The Scarlet Letter
What appears to be Hawthorne's attitude toward Biblical discipline as given in Proverbs 3:11?
Ch. 6: Pearl
Ch. 6: Pearl
I think the proverb goes something like, "My son, do not despise the LORD's discipline and do not resent his rebuke, 12 because the LORD disciplines those he loves, as a father the son he delights in." Hester certainly is a picture of a type of innocent suffering. Not in the way of Job but in so far as she is pure of intent. If the Lord disciplines those he loves, He certainly loves Hester!

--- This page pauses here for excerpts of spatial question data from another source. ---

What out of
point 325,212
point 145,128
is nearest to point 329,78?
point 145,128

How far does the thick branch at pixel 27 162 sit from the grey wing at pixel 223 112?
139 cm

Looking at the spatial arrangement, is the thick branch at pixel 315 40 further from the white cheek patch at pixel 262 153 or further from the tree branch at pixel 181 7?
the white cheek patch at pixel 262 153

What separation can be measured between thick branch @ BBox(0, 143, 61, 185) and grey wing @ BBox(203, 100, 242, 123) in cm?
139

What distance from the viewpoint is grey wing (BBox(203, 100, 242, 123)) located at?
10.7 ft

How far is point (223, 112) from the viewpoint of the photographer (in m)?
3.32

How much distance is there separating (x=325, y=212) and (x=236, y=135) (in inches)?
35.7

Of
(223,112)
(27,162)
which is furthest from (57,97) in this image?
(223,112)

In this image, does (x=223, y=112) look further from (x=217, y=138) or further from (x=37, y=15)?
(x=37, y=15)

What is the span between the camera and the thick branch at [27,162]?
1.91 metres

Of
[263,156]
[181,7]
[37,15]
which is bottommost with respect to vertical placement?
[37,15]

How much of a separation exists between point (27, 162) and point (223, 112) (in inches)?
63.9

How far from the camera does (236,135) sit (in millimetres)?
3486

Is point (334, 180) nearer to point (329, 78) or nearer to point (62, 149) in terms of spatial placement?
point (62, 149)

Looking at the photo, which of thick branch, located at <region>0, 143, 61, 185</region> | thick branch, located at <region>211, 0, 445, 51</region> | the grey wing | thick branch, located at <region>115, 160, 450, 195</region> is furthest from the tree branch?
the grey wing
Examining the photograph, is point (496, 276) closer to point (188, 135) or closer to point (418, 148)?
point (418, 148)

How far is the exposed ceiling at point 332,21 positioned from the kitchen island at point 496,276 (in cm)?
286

"My son, despise not the chastening of the LORD; neither be weary of his correction." Proverb 3:11
Hawthorne was raised in a devoutly Puritan home; the church controls the Puritan community. Hawthorne used this as the basis for Chapter 6 in which he describes the price that's been paid for the birth of a child;
"We have hardly spoken about that innocent infant who happened to spring, like a beautiful, eternal flower, from the foul indulgence of her mother’s guilty passion. How strange it seemed to Hester, as she watched her daughter grow more beautiful and more intelligent every day! Her Pearl! That’s what Hester named her, not in reference to the child’s appearance—which was neither calm nor pale, like a true pearl—but because she had come at a great price. Hester bought the child by parting with the only treasure she had: her virtue! How strange, indeed! Society had marked this woman’s sin with a scarlet letter, which was so powerful that no human sympathy could reach her unless it was the sympathy of a fellow sinner. As the direct result of the sin that man had punished, God had given her a lovely child. Pearl’s place was on Hester’s dishonored bosom. She connected her mother to the rest of mankind, and she would eventually become a blessed soul in Heaven! Yet these thoughts gave Hester more fear than hope. She knew she had committed an evil act, so she had no faith that its result would be good. Day after day, she watched fearfully as the child grew, always dreading the emergence of some dark and wild trait derived from the guilt in which she was conceived."
http://www.sparknotes.com/nofear/lit/the-scarlet-letter/chapter-6/
When you read the way Hawthorne describes the child, and the way in which he "treats" the punishment of her mother, we can see that Hawthorne's true intent was to chastise the Puritan religion for its extreme beliefs. The author's intent was not to titillate the reader; his intent was to expose the aftermath. His deepest concern lie in Hester's shame, the stigma placed on her daughter as a "child of sin," and the "true" sin of a society that would punish a woman and an innocent child far longer then need be.